The smartphone is arguably the greatest invention since the wheel. I never cease to be impressed by how much one can do with this tiny handheld device. It’s a flashlight, a radio, a TV and a movie screen. A browser, a book, a Rolodex and a notepad. A camera, a newspaper, a GPS and a clock. It connects us to social media, performs job searches and monitors our health and our homes. It’s a photo editor, a level, a dictionary and a voice recorder. It’s a weather radio, a meal finder, a payment processor and a tape measure. It’s even a remote control, a shopping cart and a ride hailer. It’s an emergency beacon, a nooky finder, a language teacher and a calculator. It can unlock your car door and sound the alarm. For some people it even starts the car! It gives us our daily horoscopes, keeps us connected to our businesses and blogs, oh…and it’s a telephone, too. Someday, it will probably control our self-driving cars.
With all that going for it, why would I want you to put your smartphone away and go back to the old flip phone?
I’ll give you 4 great reasons:
- Smartphones are a giant time suck
I don’t know about you, but I spend far too much time on my phone. I have a regular rotation of checking each of my social media accounts, then Zillow, then to the stock market app, then email where I find 27 new blog posts to read, then to see what’s fabulous on Kickstarter, then back to Facebook where I start the cycle all over again so I don’t miss something new. For me, this compulsion was unprecedented before the smartphone. I was healthy, active and extremely alert. You couldn’t get me to sit down for a-nee-thing, except maybe a good Tom Hanks movie. Now I feel like I’m spending all my free time staring into my palm. It’s really quite pathetic (and my butt is getting bigger).

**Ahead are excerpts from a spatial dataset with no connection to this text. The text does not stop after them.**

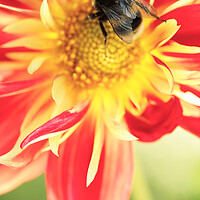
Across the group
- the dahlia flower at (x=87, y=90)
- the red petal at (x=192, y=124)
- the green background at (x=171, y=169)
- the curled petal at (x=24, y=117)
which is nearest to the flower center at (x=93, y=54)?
the dahlia flower at (x=87, y=90)

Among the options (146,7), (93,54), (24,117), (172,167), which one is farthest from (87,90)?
(172,167)

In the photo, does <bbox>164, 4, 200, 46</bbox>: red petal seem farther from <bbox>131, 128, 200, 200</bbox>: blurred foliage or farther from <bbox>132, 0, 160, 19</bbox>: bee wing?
<bbox>131, 128, 200, 200</bbox>: blurred foliage

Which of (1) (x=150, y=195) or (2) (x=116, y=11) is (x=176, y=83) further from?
(1) (x=150, y=195)

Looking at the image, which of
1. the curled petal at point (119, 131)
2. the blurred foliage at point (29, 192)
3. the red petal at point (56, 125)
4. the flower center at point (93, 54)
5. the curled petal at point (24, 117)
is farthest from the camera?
the blurred foliage at point (29, 192)

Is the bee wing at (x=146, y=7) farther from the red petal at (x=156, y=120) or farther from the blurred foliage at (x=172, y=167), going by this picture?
the blurred foliage at (x=172, y=167)

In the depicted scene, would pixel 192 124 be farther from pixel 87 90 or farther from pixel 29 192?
pixel 29 192

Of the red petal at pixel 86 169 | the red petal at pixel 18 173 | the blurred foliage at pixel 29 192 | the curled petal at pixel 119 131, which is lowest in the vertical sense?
the blurred foliage at pixel 29 192
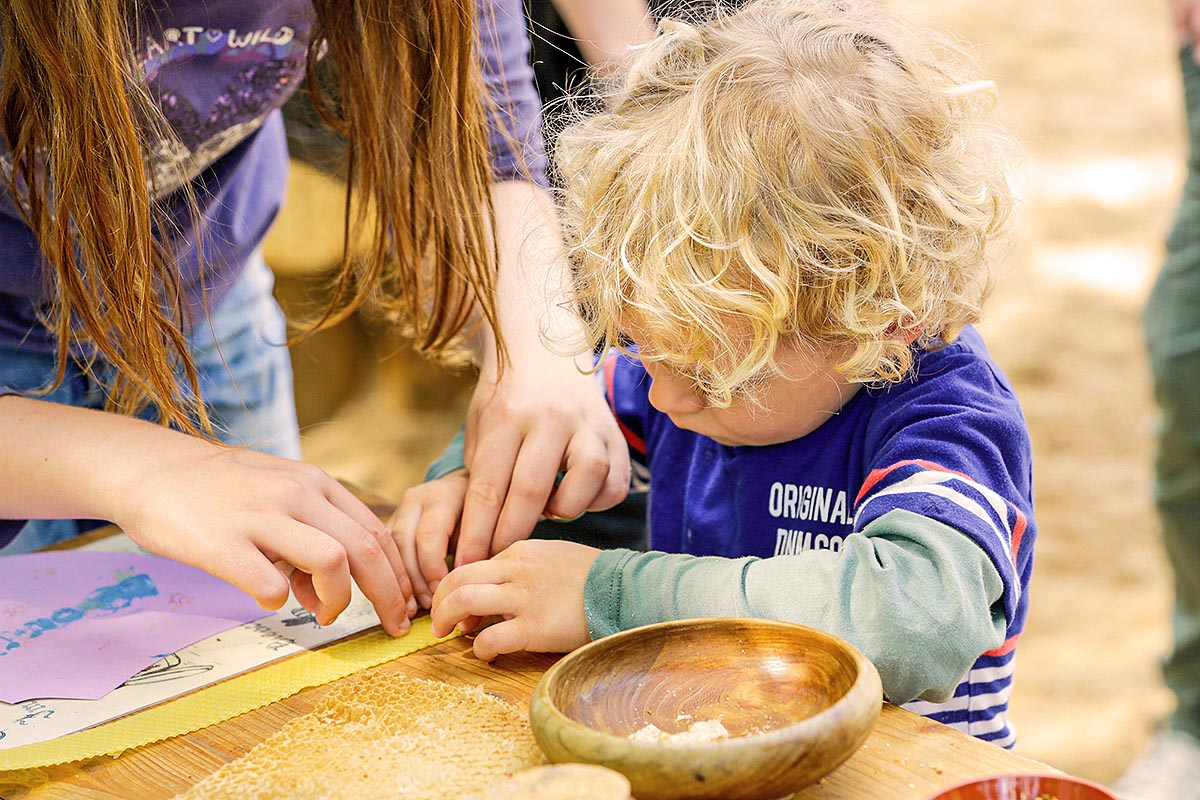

I read an article claiming that people spend an average of 40 minutes a day on Facebook.
- Constant notifications
Our phones have us on a dopamine drip. I don’t know about you, but I get a little bump of ecstasy every time my phone vibrates. On the rare occasions it doesn’t beep or vibrate, I’m checking it to make sure it’s not dead. I swear I can hardly hold a conversation without checking it eighteen times. On that, I know I’m not alone.
I’m pretty sure it’s contributing to ADD.
It’s not just notifications that threaten to fracture our attention. It’s the constant barrage of ads and a persistent newsfeed. A lot of us switched to Netflix from cable to avoid commercials, but there they are right in the palm of our hands like little bags of hot kernels popping all over our screens.
- They’re making us stupid
Thanks to our increasing reliance on Google, we have no incentive to memorize the answers to our questions because when we forget, we can just ask Google again.
Forget spelling, too. Autocorrect and autofill have ripped that ability right from our executive centers. Memorization of any kind, really, has taken leave. Phone numbers, last names and addresses – all gone. Remember when we used to have dozens of phone numbers memorized when we had to rotary dial each digit? Now, I barely remember my own phone number.
- It’s compromising our health
Headaches. Eye strain. Probably some sort of radiation poisoning. And…depression.
Depression? From a phone? Yes! A recent study by the University of Illinois linked heavy cell phone use to both anxiety and depression. It makes sense when you think about it: we’re literally addicted to our phones. Every addiction eventually results in a dampening of its initial high, followed by aggressive consumption to achieve a new high. We’re getting sucked in deeper and deeper, but getting less out of it.
And now that we can compare every detail of our lives to our peers’ (often embellished) social media accounts…well, it’s a recipe for depression.
As amazing as the smartphone is, it works too hard to dictate our time, rob us of our freedom and hold us in rapture. I, for one, think it’s time to lift our heads, reengage our brains and rejoin the natural world.